[start]

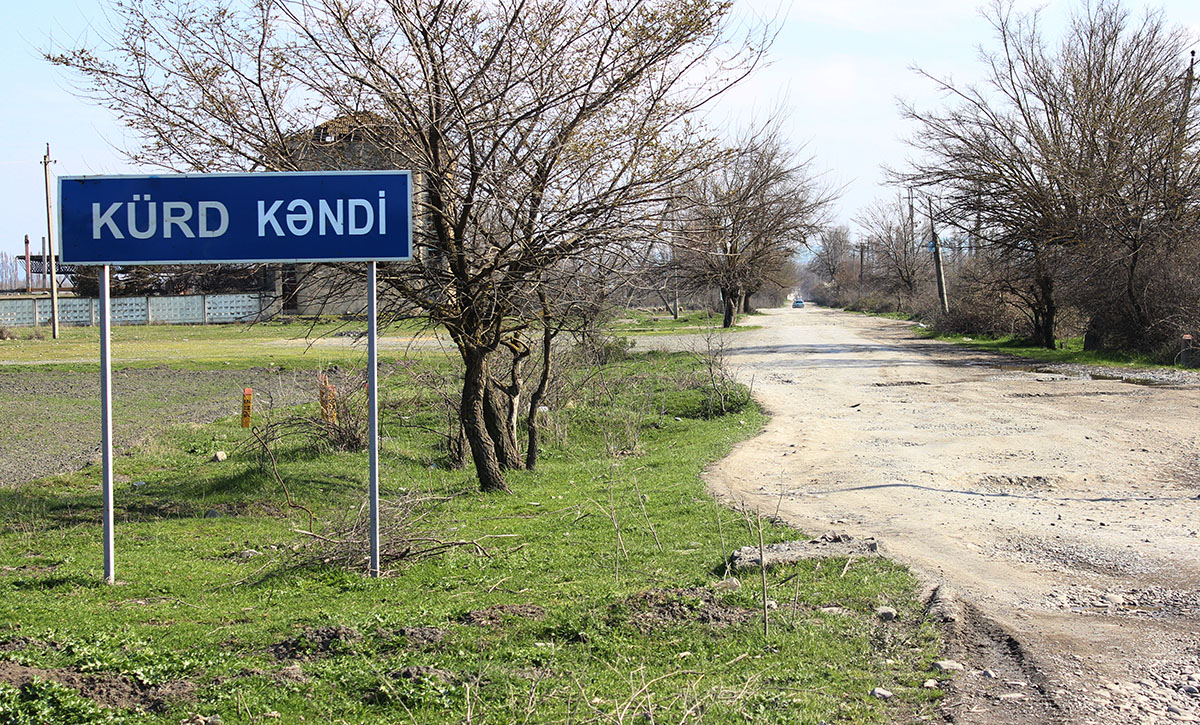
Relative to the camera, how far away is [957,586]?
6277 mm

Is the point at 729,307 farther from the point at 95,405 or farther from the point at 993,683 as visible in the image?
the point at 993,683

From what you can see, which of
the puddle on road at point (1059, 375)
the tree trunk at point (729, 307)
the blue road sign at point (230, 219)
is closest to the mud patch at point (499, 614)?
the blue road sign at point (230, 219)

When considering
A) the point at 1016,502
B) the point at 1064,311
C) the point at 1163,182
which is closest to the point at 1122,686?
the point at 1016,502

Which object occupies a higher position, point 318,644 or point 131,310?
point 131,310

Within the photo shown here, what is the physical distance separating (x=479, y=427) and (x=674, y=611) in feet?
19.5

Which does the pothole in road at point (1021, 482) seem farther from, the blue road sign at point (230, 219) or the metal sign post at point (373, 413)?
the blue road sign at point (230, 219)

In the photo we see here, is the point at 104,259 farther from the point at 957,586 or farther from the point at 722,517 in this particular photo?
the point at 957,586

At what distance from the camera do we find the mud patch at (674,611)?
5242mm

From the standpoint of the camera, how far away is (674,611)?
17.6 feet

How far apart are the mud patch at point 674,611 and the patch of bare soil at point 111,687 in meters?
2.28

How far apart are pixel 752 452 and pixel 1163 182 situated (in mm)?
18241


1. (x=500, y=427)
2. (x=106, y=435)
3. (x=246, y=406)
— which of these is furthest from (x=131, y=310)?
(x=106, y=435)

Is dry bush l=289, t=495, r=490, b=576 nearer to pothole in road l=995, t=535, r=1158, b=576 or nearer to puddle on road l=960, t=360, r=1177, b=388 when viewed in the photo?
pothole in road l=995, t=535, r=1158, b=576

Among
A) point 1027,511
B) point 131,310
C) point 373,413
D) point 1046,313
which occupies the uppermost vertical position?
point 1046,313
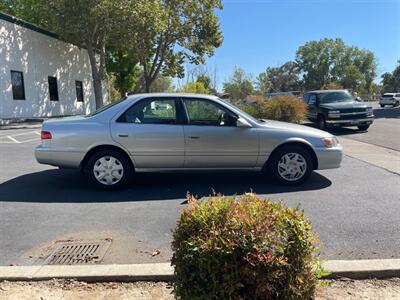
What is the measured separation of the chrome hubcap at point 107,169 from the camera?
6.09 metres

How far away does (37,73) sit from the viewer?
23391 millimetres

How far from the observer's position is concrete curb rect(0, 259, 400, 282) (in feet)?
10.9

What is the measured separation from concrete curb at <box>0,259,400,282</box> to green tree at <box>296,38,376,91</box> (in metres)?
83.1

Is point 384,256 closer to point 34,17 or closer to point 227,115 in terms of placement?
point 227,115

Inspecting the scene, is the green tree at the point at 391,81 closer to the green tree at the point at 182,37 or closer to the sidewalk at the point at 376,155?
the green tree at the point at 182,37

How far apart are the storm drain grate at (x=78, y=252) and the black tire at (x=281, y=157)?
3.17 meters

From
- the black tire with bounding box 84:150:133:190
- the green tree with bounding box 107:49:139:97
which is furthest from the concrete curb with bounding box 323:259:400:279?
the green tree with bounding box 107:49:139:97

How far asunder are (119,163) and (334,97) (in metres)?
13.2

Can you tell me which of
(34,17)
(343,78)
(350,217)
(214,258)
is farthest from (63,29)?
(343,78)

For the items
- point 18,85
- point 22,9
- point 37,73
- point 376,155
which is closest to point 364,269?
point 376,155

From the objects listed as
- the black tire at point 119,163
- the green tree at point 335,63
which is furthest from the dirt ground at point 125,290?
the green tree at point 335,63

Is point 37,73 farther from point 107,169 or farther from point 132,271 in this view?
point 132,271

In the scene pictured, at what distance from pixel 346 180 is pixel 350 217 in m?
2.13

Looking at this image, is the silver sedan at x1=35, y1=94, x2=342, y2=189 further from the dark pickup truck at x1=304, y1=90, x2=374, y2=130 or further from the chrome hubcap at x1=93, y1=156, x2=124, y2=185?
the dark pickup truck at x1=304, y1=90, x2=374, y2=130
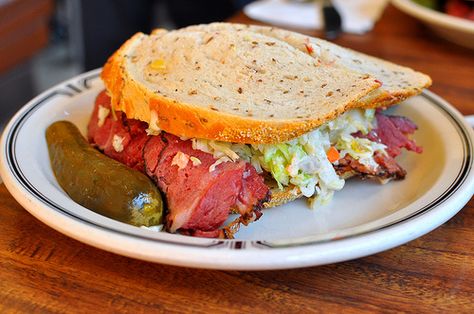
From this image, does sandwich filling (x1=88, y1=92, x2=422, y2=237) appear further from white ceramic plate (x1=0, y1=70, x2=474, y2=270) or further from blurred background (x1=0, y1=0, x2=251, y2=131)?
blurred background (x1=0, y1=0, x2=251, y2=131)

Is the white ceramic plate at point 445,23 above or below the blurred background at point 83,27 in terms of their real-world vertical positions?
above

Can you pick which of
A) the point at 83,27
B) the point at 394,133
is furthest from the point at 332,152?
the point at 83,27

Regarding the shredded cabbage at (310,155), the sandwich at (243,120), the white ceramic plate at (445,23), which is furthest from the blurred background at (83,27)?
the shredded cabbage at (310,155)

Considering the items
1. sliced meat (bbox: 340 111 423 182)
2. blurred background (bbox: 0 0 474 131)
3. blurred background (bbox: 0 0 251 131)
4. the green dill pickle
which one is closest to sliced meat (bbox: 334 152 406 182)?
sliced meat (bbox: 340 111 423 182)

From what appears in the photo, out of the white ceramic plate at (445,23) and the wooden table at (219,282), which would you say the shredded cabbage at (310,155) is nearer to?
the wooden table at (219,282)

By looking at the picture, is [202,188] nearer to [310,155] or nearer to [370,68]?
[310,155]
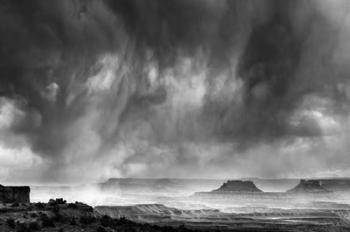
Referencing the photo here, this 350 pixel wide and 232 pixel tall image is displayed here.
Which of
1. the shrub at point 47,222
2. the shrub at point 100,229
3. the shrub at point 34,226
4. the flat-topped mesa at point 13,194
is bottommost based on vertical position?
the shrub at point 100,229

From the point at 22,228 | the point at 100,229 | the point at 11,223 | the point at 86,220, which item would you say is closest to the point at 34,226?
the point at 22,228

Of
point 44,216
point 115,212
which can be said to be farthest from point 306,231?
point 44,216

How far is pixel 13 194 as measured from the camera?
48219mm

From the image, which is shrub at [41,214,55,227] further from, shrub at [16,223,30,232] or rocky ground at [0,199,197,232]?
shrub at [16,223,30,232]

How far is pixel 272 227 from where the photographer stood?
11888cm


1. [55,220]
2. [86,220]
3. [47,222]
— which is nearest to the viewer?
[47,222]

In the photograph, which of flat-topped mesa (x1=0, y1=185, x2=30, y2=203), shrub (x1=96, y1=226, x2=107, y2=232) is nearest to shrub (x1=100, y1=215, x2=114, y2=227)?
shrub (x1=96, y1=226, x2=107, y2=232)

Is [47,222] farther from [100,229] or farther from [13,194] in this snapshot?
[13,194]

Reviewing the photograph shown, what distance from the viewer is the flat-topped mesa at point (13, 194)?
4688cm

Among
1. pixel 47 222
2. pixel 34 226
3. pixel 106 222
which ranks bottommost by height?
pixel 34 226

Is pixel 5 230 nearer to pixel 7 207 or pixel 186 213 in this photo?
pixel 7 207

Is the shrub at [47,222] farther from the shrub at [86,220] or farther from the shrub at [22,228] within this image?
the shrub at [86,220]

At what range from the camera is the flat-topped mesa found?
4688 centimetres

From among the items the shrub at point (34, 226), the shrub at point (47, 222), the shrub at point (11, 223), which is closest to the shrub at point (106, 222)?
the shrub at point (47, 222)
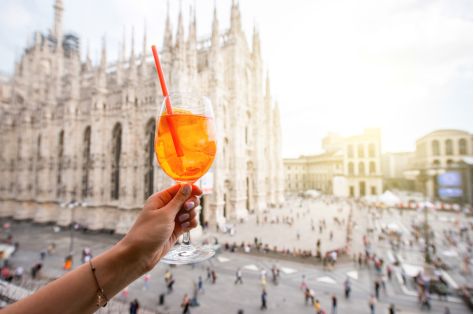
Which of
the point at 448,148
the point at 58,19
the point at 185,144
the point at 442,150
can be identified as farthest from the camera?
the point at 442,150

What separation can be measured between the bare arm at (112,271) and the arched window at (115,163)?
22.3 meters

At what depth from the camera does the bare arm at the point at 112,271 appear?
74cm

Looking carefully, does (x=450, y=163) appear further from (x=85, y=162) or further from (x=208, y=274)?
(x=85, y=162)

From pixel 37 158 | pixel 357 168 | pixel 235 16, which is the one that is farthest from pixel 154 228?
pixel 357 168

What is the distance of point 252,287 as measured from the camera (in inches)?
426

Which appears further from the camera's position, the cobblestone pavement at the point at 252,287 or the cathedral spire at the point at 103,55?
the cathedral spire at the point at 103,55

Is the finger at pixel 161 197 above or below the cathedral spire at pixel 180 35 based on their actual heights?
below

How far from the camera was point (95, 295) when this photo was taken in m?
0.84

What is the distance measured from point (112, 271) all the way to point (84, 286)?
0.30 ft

[end]

— What you have to do —
Reproduce nothing but the lines from the line containing "What separation can" to the last line of the data, each exactly as written.

— Result below —
What separation can be measured between the bare arm at (112,271) and the arched window at (115,163)?
22.3 meters

At what depth from the camera does the bare arm at the point at 112,271 appear?
74cm

Looking carefully, does (x=450, y=163) appear further from (x=85, y=162) or further from (x=208, y=274)?
(x=85, y=162)

From pixel 37 158 | pixel 357 168 | pixel 235 16, which is the one that is farthest from pixel 154 228?
pixel 357 168

What is the distance of point 252,287 as measured from the camera (in inches)?
426

Which appears further from the camera's position, the cobblestone pavement at the point at 252,287 or the cathedral spire at the point at 103,55?
the cathedral spire at the point at 103,55

Is the finger at pixel 161 197 above or below the cathedral spire at pixel 180 35 based on their actual heights?
below

How far from the camera was point (95, 295) when this photo was taken in m?
0.84

What is the distance measured from point (112, 271) all the way to point (84, 286)?
0.30 ft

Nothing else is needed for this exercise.